BRANO FORNITO>
Sempre svantaggiato a causa del suo peso ridotto, e questo nonostante i molti tentativi fatti di aumentarlo grazie a un regime d’alimentazione particolare consistente nel consumo di lauti pasti notturni, Takanoyama sarebbe quindi diventato famoso per il suo impiego riuscito di tecniche miste mutuate dal judo e altre arti marziali, giungendo a dominare almeno 37 diverse kimarite (決まり手) o “mosse vincenti” spesso in grado di sorprendere e ingannare il proprio avversario. Un particolare espediente chiamato henka (変化) sarebbe quindi stato associato più volte al suo modo d’agire, consistente nello spostarsi rapidamente di lato durante l’impeto dell’assalto iniziale, per poi spingere il rivale con enfasi fuori dai confini del ring; operazione, questa, generalmente considerata poco osservante dello “spirito guerriero” del sumo o ideale fair-play, benché permessa dalle regole ed almeno nel suo caso, considerata spesso giustificata dalla differenza di dimensioni nei confronti dell’aggressore.

CONSEGNA A>
Selezioni tutte le righe dei record in cui compare la stringa "Looking", distinguendo tra maiuscole e minuscole.

ESTRATTI DEI RECORD>
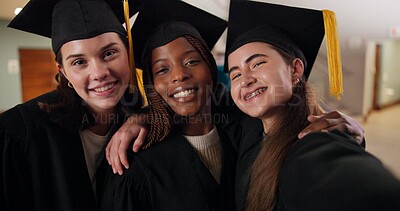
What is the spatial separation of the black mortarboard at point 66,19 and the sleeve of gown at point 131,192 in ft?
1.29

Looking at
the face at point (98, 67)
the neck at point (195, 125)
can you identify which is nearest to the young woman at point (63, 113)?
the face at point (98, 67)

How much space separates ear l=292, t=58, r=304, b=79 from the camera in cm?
==
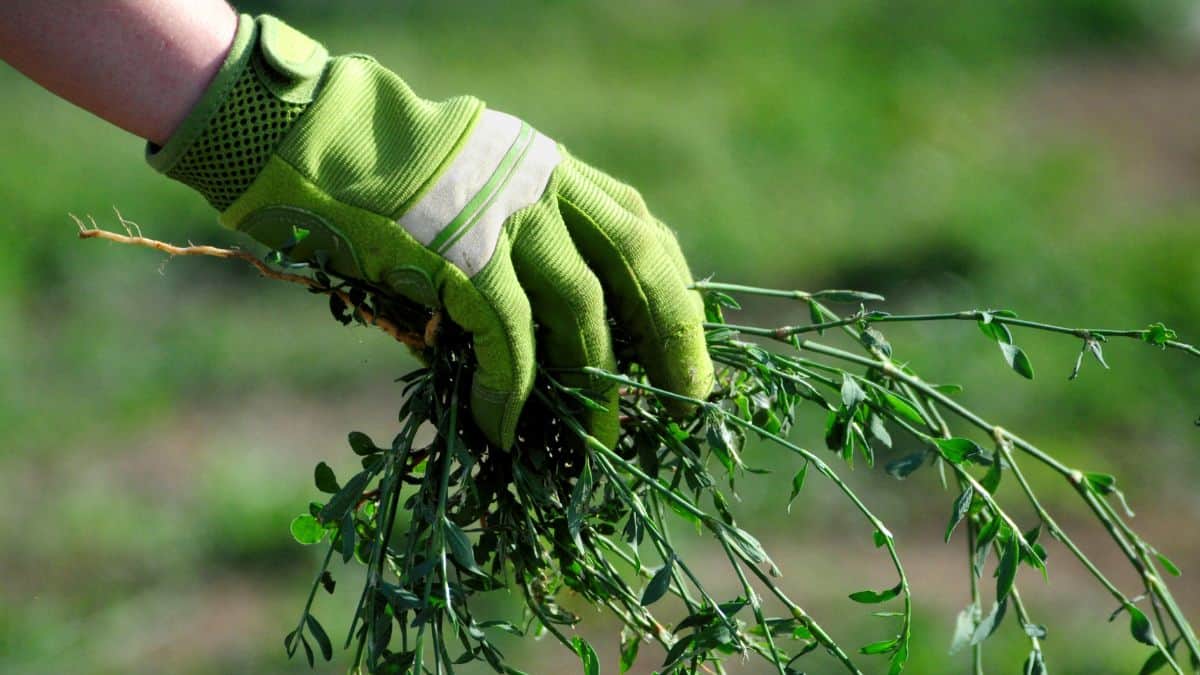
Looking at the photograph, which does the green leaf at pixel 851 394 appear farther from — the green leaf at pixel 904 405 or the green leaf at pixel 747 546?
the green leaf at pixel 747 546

CONSEGNA B>
Riformuli in forma di elenco il paragrafo del brano su Takanoyama che comincia con «Sempre svantaggiato a causa del suo peso ridotto», mantenendone i fatti principali.

RISPOSTA AL COMPITO A>
Looking at
Looking at the photograph, which does the green leaf at pixel 851 394 appear farther from — the green leaf at pixel 904 405 or the green leaf at pixel 747 546?

RISPOSTA AL COMPITO B>
- Takanoyama era sempre svantaggiato dal peso ridotto, nonostante i molti tentativi di aumentarlo con un regime alimentare basato su lauti pasti notturni.
- Divenne famoso per l'uso riuscito di tecniche miste tratte dal judo e da altre arti marziali.
- Giunse a dominare almeno 37 kimarite, o "mosse vincenti", spesso capaci di sorprendere e ingannare l'avversario.
- Al suo modo di combattere fu più volte associato l'henka. Consiste nello spostarsi rapidamente di lato durante l'assalto iniziale e poi spingere con forza il rivale fuori dal ring.
- L'henka è generalmente considerato poco rispettoso dello "spirito guerriero" del sumo o del fair-play, ma è permesso dalle regole. Nel caso di Takanoyama era spesso ritenuto giustificato dalla differenza di dimensioni rispetto all'avversario.